No entanto, nos últimos anos, a Tesla tem estado parada. Seu negócio principal de veículos elétricos (EV) diminuiu em volume em 2024 e 2025, e os resultados do primeiro trimestre também foram decepcionantes. A receita total de 2025, de US$ 94,8 bilhões, ficou ligeiramente abaixo de sua marca de 2023 de US$ 96,8 bilhões. O lucro operacional, enquanto isso, caiu pela metade nesse período, pois as margens despencaram devido ao aumento da concorrência em EVs. A Tesla registrou apenas US$ 4,4 bilhões em lucro operacional GAAP.
Apesar dos números ruins, a Tesla sustentou uma avaliação elevada, e a ação subiu 40% desde o final de 2023, mesmo com o negócio literalmente encolhendo.
Isso se deve à capacidade do CEO Elon Musk de vender aos investidores sua visão de robotáxis e robôs autônomos, mas até agora, a Tesla tem pouco a mostrar nessas áreas, pelo menos em seus resultados financeiros. Ela está operando seu serviço de robotáxi em base limitada em duas áreas metropolitanas, Austin e a Área da Baía de São Francisco, e continua a desenvolver seu robô autônomo Optimus, que ainda não está no mercado.
No entanto, as ações da Tesla caíram este ano à medida que esses riscos se tornam mais evidentes, e agora um analista de Wall Street pediu uma queda de mais 60% para a Tesla.
JPMorgan acha que a Tesla atingirá US$ 145
O analista da JPMorgan Chase, Ryan Brinkman, divulgou uma nota brutal sobre a Tesla na segunda-feira, dizendo que as expectativas para a Tesla haviam desmoronado "para todas as métricas financeiras e de desempenho" até o final da década.
De fato, os analistas esperam apenas um crescimento modesto nos próximos anos, com o consenso prevendo um crescimento de receita de 9% em 2026 para US$ 103,1 bilhões e um crescimento de 17% em 2027 para US$ 120,5 bilhões.
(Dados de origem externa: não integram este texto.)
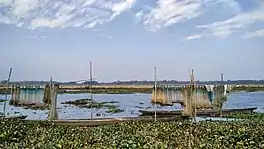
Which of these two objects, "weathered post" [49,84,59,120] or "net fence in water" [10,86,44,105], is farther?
"net fence in water" [10,86,44,105]

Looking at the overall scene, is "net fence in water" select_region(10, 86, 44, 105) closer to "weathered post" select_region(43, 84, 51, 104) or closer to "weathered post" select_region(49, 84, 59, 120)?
"weathered post" select_region(43, 84, 51, 104)

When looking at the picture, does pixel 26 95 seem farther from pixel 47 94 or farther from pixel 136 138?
pixel 136 138

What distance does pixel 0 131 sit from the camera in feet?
40.2

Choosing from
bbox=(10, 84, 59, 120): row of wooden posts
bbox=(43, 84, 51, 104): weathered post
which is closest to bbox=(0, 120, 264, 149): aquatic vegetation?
bbox=(43, 84, 51, 104): weathered post

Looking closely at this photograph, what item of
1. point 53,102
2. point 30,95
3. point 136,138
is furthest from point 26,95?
point 136,138

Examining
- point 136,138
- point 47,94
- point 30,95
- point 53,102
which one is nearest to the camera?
point 136,138

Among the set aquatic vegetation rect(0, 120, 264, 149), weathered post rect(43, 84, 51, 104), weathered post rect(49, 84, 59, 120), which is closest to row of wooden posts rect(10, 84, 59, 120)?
weathered post rect(43, 84, 51, 104)

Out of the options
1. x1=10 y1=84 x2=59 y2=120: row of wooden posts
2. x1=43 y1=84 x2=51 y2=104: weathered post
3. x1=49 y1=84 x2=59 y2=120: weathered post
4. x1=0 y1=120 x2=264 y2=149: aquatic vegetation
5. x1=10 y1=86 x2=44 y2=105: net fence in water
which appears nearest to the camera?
x1=0 y1=120 x2=264 y2=149: aquatic vegetation

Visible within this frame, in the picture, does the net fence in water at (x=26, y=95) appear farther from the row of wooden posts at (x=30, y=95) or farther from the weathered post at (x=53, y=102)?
the weathered post at (x=53, y=102)

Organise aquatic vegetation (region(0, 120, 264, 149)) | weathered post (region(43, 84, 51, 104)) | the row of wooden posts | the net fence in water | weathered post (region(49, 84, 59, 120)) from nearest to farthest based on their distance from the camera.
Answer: aquatic vegetation (region(0, 120, 264, 149)) < weathered post (region(49, 84, 59, 120)) < weathered post (region(43, 84, 51, 104)) < the row of wooden posts < the net fence in water

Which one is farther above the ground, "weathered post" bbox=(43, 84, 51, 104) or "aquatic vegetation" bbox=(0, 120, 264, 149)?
"weathered post" bbox=(43, 84, 51, 104)

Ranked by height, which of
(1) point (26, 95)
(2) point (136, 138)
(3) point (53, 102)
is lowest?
(2) point (136, 138)

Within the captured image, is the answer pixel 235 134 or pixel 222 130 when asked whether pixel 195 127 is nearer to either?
pixel 222 130

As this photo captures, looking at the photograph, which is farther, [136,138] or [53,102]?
[53,102]
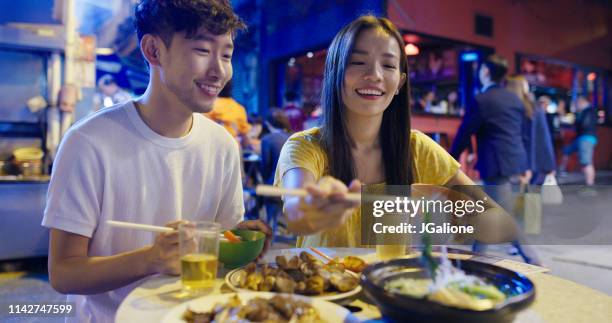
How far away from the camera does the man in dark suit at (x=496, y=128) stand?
346 centimetres

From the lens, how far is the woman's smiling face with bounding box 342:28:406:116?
57.8 inches

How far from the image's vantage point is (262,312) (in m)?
0.76

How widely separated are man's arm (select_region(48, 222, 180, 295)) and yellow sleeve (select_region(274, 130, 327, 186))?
510mm

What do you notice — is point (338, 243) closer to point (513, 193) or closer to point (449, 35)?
point (513, 193)

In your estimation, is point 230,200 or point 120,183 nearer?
point 120,183

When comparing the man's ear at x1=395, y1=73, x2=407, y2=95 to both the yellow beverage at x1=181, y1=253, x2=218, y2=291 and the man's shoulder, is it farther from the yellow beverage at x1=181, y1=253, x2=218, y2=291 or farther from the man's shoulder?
the yellow beverage at x1=181, y1=253, x2=218, y2=291

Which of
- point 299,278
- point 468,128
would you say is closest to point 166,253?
point 299,278

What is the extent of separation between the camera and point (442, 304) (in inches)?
26.8

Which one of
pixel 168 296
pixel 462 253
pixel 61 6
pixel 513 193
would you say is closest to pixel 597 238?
pixel 513 193

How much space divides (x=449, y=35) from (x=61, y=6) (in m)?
5.37

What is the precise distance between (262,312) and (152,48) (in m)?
0.84

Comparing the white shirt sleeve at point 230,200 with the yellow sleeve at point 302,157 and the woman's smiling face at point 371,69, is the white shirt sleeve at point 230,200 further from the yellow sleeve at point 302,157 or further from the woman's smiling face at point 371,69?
the woman's smiling face at point 371,69

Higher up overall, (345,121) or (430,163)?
(345,121)

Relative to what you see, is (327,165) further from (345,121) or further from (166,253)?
(166,253)
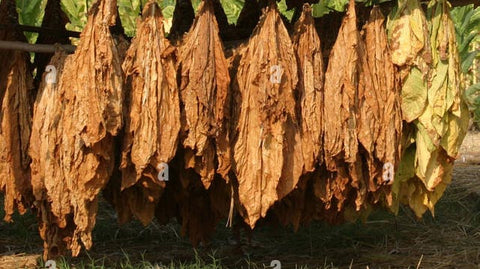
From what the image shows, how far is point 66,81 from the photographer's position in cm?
295

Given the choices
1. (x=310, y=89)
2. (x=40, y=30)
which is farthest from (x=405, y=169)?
(x=40, y=30)

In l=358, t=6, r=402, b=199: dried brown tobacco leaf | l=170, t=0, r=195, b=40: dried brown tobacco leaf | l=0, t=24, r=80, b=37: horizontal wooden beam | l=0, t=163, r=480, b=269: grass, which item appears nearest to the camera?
l=358, t=6, r=402, b=199: dried brown tobacco leaf

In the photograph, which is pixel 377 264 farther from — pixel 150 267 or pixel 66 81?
pixel 66 81

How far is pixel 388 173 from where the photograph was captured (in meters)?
3.09

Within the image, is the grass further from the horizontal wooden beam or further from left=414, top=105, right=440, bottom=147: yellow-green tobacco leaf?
the horizontal wooden beam

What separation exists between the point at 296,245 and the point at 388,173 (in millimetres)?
1239

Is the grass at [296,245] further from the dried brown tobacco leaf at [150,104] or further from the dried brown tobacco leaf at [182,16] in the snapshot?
the dried brown tobacco leaf at [182,16]

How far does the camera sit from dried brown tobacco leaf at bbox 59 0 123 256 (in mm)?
2846

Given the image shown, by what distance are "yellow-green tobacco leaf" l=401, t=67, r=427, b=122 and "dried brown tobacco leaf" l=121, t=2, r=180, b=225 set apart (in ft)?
2.73

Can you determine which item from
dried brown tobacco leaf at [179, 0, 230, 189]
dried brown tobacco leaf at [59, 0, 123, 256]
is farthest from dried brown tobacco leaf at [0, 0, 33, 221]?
dried brown tobacco leaf at [179, 0, 230, 189]

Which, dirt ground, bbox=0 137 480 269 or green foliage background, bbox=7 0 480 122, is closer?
dirt ground, bbox=0 137 480 269

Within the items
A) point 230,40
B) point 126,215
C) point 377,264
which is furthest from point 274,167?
point 377,264

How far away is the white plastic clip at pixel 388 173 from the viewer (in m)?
3.07

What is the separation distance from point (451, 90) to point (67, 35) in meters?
1.60
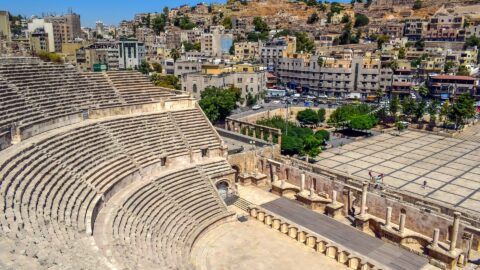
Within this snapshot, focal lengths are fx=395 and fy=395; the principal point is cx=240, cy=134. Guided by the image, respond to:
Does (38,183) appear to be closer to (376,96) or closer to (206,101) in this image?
(206,101)

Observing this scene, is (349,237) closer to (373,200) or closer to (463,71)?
(373,200)

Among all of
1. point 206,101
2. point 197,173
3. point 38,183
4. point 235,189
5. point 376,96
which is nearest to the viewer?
point 38,183

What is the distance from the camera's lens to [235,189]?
1437 inches

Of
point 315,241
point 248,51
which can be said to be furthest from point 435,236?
point 248,51

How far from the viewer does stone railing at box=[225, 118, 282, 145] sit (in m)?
45.8

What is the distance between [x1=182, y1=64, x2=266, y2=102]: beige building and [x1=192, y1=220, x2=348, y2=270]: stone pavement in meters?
42.0

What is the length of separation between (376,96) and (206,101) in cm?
4053

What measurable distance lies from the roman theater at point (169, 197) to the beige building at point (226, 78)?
28812 mm

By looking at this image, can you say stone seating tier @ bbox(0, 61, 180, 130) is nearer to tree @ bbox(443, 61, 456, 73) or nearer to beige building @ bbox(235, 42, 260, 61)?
beige building @ bbox(235, 42, 260, 61)

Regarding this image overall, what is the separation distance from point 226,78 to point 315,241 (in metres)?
48.0

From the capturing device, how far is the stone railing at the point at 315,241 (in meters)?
25.7

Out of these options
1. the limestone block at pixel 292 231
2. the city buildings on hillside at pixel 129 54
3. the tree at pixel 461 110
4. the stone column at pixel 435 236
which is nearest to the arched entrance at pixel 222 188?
the limestone block at pixel 292 231

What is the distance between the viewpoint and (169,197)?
2962cm

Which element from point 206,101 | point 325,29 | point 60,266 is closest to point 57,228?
point 60,266
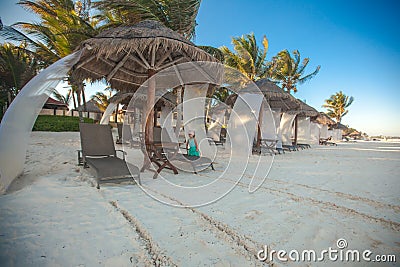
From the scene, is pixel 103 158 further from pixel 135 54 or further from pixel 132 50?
pixel 135 54

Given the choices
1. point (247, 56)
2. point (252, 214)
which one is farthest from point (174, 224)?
point (247, 56)

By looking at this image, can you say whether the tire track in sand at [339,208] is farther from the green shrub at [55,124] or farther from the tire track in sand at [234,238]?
the green shrub at [55,124]

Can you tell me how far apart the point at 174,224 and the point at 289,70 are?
66.2 feet

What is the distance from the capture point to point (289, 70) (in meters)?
19.3

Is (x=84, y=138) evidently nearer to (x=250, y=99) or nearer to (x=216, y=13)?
(x=250, y=99)

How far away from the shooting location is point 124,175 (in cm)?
365

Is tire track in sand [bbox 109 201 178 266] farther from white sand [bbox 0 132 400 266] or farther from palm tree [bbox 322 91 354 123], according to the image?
palm tree [bbox 322 91 354 123]

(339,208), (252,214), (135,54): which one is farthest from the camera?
(135,54)

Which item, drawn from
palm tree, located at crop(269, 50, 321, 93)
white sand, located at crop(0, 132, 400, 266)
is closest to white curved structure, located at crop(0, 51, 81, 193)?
white sand, located at crop(0, 132, 400, 266)

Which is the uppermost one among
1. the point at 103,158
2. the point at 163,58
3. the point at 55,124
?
the point at 163,58

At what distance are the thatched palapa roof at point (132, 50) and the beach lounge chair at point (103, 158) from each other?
1581 mm

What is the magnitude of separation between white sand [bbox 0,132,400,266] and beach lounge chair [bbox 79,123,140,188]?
215 mm

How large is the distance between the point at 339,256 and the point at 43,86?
15.0 feet

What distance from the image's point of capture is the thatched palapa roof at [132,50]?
4.11m
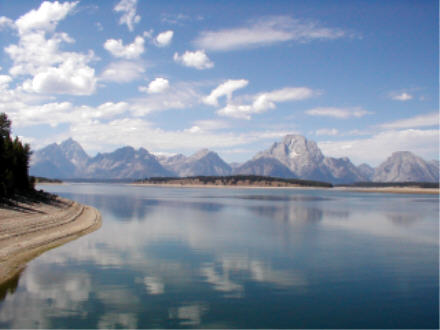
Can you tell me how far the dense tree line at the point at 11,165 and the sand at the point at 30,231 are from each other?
4.11 m

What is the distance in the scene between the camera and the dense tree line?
197 feet

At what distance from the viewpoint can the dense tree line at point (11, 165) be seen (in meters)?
59.9

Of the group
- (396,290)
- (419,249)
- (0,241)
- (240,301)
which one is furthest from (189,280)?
(419,249)

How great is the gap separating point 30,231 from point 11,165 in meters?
35.8

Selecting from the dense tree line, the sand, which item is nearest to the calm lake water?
the sand

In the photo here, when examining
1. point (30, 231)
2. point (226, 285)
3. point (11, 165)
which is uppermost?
point (11, 165)

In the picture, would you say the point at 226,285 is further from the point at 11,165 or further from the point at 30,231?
the point at 11,165

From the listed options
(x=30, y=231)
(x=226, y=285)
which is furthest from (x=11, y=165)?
(x=226, y=285)

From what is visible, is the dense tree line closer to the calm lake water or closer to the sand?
the sand

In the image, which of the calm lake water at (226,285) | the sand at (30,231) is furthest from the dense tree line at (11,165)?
the calm lake water at (226,285)

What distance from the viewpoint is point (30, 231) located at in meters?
43.2

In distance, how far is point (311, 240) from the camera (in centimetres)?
4875

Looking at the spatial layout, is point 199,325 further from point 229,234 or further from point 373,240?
point 373,240

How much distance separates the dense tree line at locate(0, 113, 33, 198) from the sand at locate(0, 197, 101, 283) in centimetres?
411
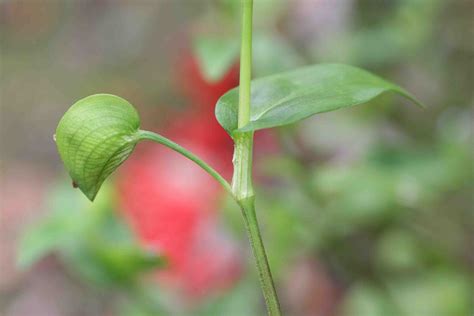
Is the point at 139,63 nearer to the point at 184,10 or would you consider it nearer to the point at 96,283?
the point at 184,10

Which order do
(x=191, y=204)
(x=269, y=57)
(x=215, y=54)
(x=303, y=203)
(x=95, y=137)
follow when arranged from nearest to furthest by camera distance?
(x=95, y=137) → (x=215, y=54) → (x=269, y=57) → (x=303, y=203) → (x=191, y=204)

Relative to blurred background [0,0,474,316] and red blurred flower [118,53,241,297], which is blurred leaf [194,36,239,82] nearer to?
blurred background [0,0,474,316]

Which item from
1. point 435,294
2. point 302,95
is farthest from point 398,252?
point 302,95

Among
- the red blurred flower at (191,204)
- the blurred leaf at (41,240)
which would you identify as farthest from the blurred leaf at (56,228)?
the red blurred flower at (191,204)

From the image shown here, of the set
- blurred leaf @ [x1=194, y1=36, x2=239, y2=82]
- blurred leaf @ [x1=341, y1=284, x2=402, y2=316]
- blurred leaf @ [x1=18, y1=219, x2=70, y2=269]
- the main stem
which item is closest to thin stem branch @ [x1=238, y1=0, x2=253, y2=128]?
the main stem

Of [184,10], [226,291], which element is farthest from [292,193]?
[184,10]

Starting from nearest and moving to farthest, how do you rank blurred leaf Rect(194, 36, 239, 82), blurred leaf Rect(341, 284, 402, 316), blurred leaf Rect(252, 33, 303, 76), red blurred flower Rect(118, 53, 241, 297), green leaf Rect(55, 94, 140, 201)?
green leaf Rect(55, 94, 140, 201) → blurred leaf Rect(194, 36, 239, 82) → blurred leaf Rect(252, 33, 303, 76) → blurred leaf Rect(341, 284, 402, 316) → red blurred flower Rect(118, 53, 241, 297)

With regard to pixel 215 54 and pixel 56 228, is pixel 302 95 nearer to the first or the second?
pixel 215 54
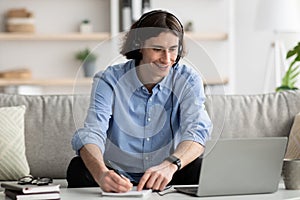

No primeiro trimestre, a Tesla registrou um aumento de 6,3% nas entregas de veículos para 358.023, mas isso ainda ficou abaixo das estimativas.
A Tesla está prestes a despencar?
Como reflete a queda das ações este ano e a nota do JPMorgan, há muitos ventos contrários enfrentando as ações. O crédito fiscal de US$ 7.500 para EVs expirou nos EUA no ano passado, o que provavelmente pesará na demanda por EVs, e mesmo antes da expiração do crédito fiscal, a demanda não cresceu como os previsores esperavam.
Mais de cinco anos após a Tesla ter rompido e se tornado lucrativa, os veículos a gasolina ainda dominam as vendas de automóveis, e a maioria dos compradores de carros parece cética em relação aos EVs devido a preocupações como "ansiedade de alcance", alcance diminuído no inverno e o fato de que carregadores de EV gratuitos estão cada vez mais raros.
A Tesla também se beneficiou do "prêmio Musk", significando o valor adicional que a ação tem devido à presença de Elon Musk no topo da empresa e sua visão para a Tesla.
No entanto, Musk também é um risco para a Tesla. Por exemplo, ele afastou vários proprietários de Tesla e potenciais compradores com sua aliança com o Presidente Trump, e ele é propenso a fazer promessas que não pode cumprir, ou pelo menos não em tempo hábil.
Por exemplo, em 2021, Musk estabeleceu uma meta de crescimento anual composto de 50% por vários anos, mas a empresa só atingiu isso por dois anos e abandonou a meta em 2024. Ainda assim, o estabelecimento dessa meta por Musk ajudou a impulsionar as ações na época.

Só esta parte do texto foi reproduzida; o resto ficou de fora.